The Burden of Hope
My heart is burdened. It is longing for justice. I am fatigued and frustrated by the injustice that I see all around me. From within my very own neighborhood to national politics to international affairs, there is much to lament. I often find my heart cries aligning with those of the prophet Habakkuk:
How long, Lord, must I call for help, but you do not listen? Or cry out to you, “Violence!” but you do not save? Why do you make me look at injustice? Why do you tolerate wrongdoing? Destruction and violence are before me; there is strife, and conflict abounds. Therefore the law is paralyzed, and justice never prevails. The wicked hem in the righteous, so that justice is perverted. (Hab. 1:2–4, NIV)
People around the world are starving, struggling to live off absurdly inadequate amounts of money while developed nations squander money as though it were limitless. Racial tensions span the globe, from inner-city communities in the United States to indigenous civil wars in African nations. Millions of men, women and children are being held in slavery around the globe. War and conflict are wreaking havoc on the lives of innocent civilians. The environmentally irresponsible actions of developed nations that have caused climate change.
The world is a mess. Anyone can see that. There is much work to be done. But despite mourning in response to what I see happening around me, let me tell you, friends, I have hope. As I lament, I hold steadfastly to the hope that I have in a good God, the God of Justice.
Even though we are often shocked by what we see happening around us, injustice and suffering are not new realities for our world. This world has been hurting since the Fall of Adam and Eve in the Garden of Eden. Chaos ensued in our world since the perfect relation between Creator and creation was fractured by a stupid bite of fruit.
Even still, we can look through the narrative of the Bible and see God’s love, justice, redemption and hope amidst the struggles. Even though Joseph was sold into slavery, God raised him up to be in a position of great power, which later provided him the opportunity to initiate reconciliation with his brothers. Even as the nation of Israel wandered and rebelled their way through the desert, God provided for them and dwelt among them. Even though he knew he would be despised and rejected, Jesus willingly left heaven and walked the earth as a humble servant. Even though Paul enthusiastically persecuted Christians, one encounter with Jesus made him one of the most influential Christians of all time.
We can and must continue to look for instances of God’s hand at work in our world. He is here, friends. We cannot forget that. Even amidst the turmoil, we must look for where light is penetrating the darkness and rejoice in what we see God doing.
We see world leaders coming together to draft the Paris agreement and committing to curb climate change while we still have the chance.

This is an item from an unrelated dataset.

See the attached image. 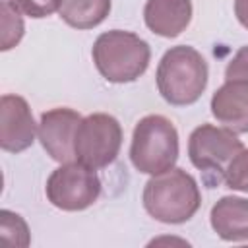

We see countries working towards the Sustainable Development Goals in the hopes of making the world a place in which all people can flourish. We see communities uniting together in peaceful protests to urge racial reconciliation. We see the world rallying around an entire team of refugees at the Olympic games. These are just a few examples, and they are all sending powerful messages of hope even amidst the mayhem that swirls around us.
God is not surprised by the current state of our world. He incarnated into this broken humanity to redeem it and establish a Kingdom and a Church to revolutionize it. Jesus grieved and confronted injustice. He ushered in a new way of living, one marked by servitude and humility. A way of living that is defined by loving the least of these, by mercy, by reconciliation, by justice. He proclaimed the Kingdom of his Father left and right; a Kingdom of righteousness and justice unlike anything the world can comprehend.
Jesus began this work and he will return to bring the Kingdom in its fullness. In the here and now, God is moving in our world, revealing his radical Kingdom in ways that we cannot even imagine. There is hope for justice. We must remember the Lord’s answer to Habakkuk’s complaint:
Look among the nations, and see; wonder and be astounded. For I am doing a work in your days that you would not believe if told. (Hab. 1:5, ESV)
We have hope in the Triune God, the God of Justice, the Prince of Peace, the Great Comforter. Our God is faithful and unchanging; what he did for the people in Habakkuk’s time he is doing in the here and now. We must not forget that God is here. He is moving, working, healing and restoring, just as he has always done.
So even though I often want to just lie down and let the pain and injustice of this world roll right over me, to give up the fight for peace and justice, I will not. I will proclaim a never-failing message of hope. I will continue to look for God’s holy hand among the chaos, and I will walk boldly towards the power and presence of his Kingdom on earth.
Let us labor tirelessly to bring more of this Kingdom. May we be agents of peace, lovers of people, and instruments of justice in our broken world.